So I’m still banged up and still sitting around on my little pillow
waiting for my back and neck and head to stop feeling like someone is repeatedly banging on me with a bowling ball due to the woman who hit me going 80 miles an hour while texting and driving. At least she didn’t hit me while shaving her bikini line.
Enter Megan Barnes. It takes me a moment to get over the magnitude of the who, why, where, and WHAT, for the love of all things holy—could possibly be so urgent—that she would feel the need to take her Lady Schick to her hoo hoo while careening down the highway
CBS news reported that Barnes, while in the act of grooming her lady parts, banged into the back of a pickup, and when Florida Highway Patrol asked her what the heck she was doing that would cause her to rear-end somebody on the highway, she told them it was because she wasn’t paying attention to the road because she was paying attention to her own front-end, getting it properly trimmed up so she wasn’t looking when she rear-ended the pickup.

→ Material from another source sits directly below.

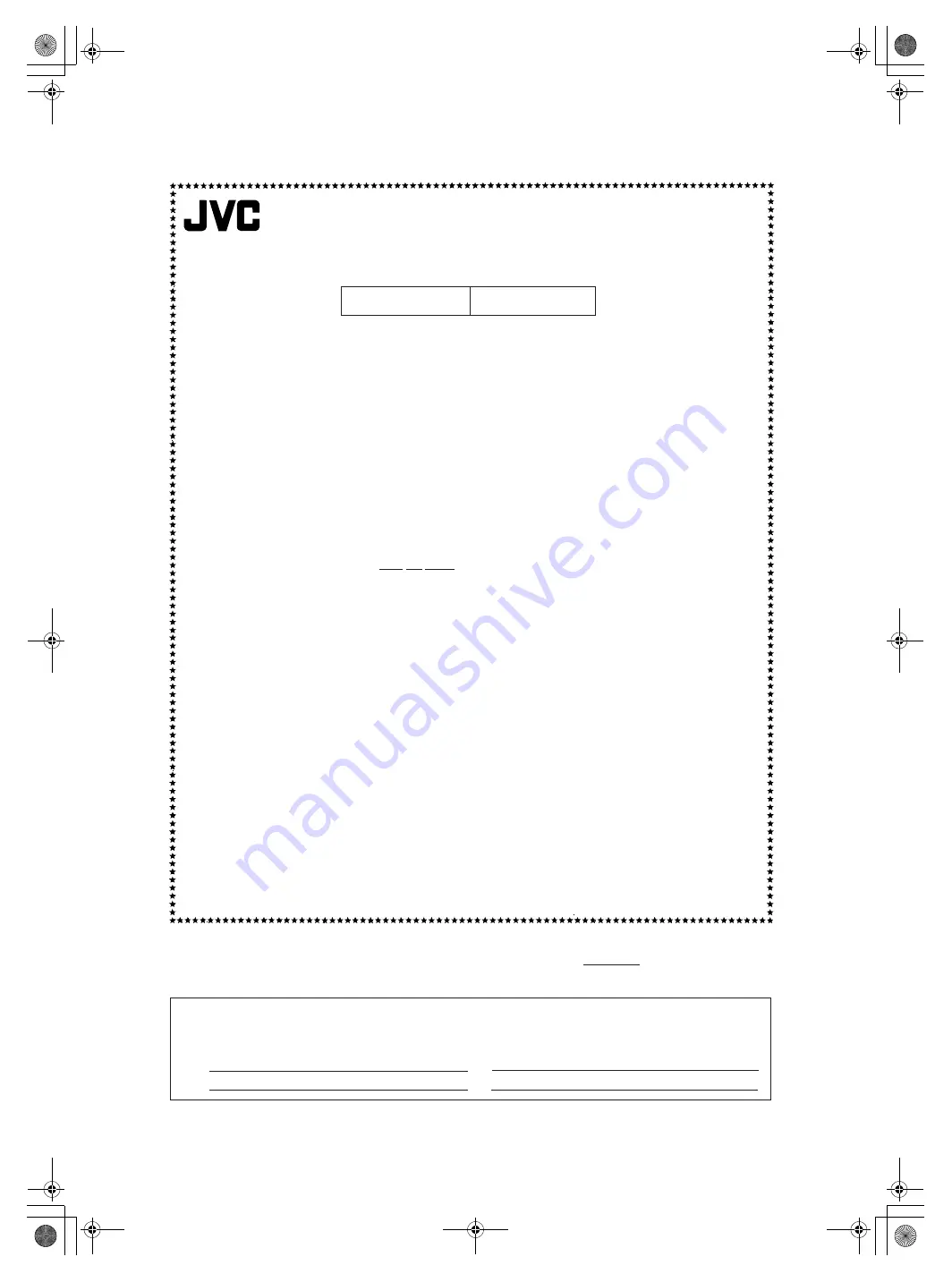 JVC AZ328/12 Instructions Manual Download Page 54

Don’t you just hate it when that happens?
When the trooper asked her why she was tending her business in the middle of the Interstate, she said she “was meeting her boyfriend in Key West and wanted to be ready for the visit.”
Taking a gander at this unfortunate-looking woman’s mugshot, I’d say a well-groomed hoo hoo wouldn’t make much difference, and her time could have been better spent on a good trip to the Maybelline counter at her local Wal-Mart.
When I showed her picture to Chap, he immediately leapt backward and yelped. This from a man who guts deer without flinching and makes his own sausage. Ick.
So here’s what I don’t understand. Landscaping your lady parts is hard enough to do in the privacy of your own shower, where you’ve got lots of light, plenty of space, and the added benefit of not having a steering wheel in your lap.
And what about passing pickups? Anyone who’s ever driven or ridden in a pickup knows you can see right down into passing car’s windows, and truckers know if they’re lucky they’ll get a good shot of some nice, tidy cleavage.
Imagine their surprise when they took a peek down into Mizz Schick’s window? I’m surprised she only caused one accident.
But it gets better. Never mind that she was doing her mobile hoo hoo maintenance while her license was suspended–the day before for driving under the influence.
Police reports fail to mention under the influence of what? Severe Redneckedness?
And Mizz Schick said the accident wasn’t really her fault, because she wasn’t “really driving” because her ex-husband was steering from the passenger seat so she could concentrate, and she needed to be ready for her date with the new guy.
Whew. Thank goodness. I figured there was a reasonable explanation.
But please, texting while driving is bad enough. If you’re going to drive while tending your hoo hoo, please don’t do it in my town.
What’s the worst thing you’ve ever done while driving?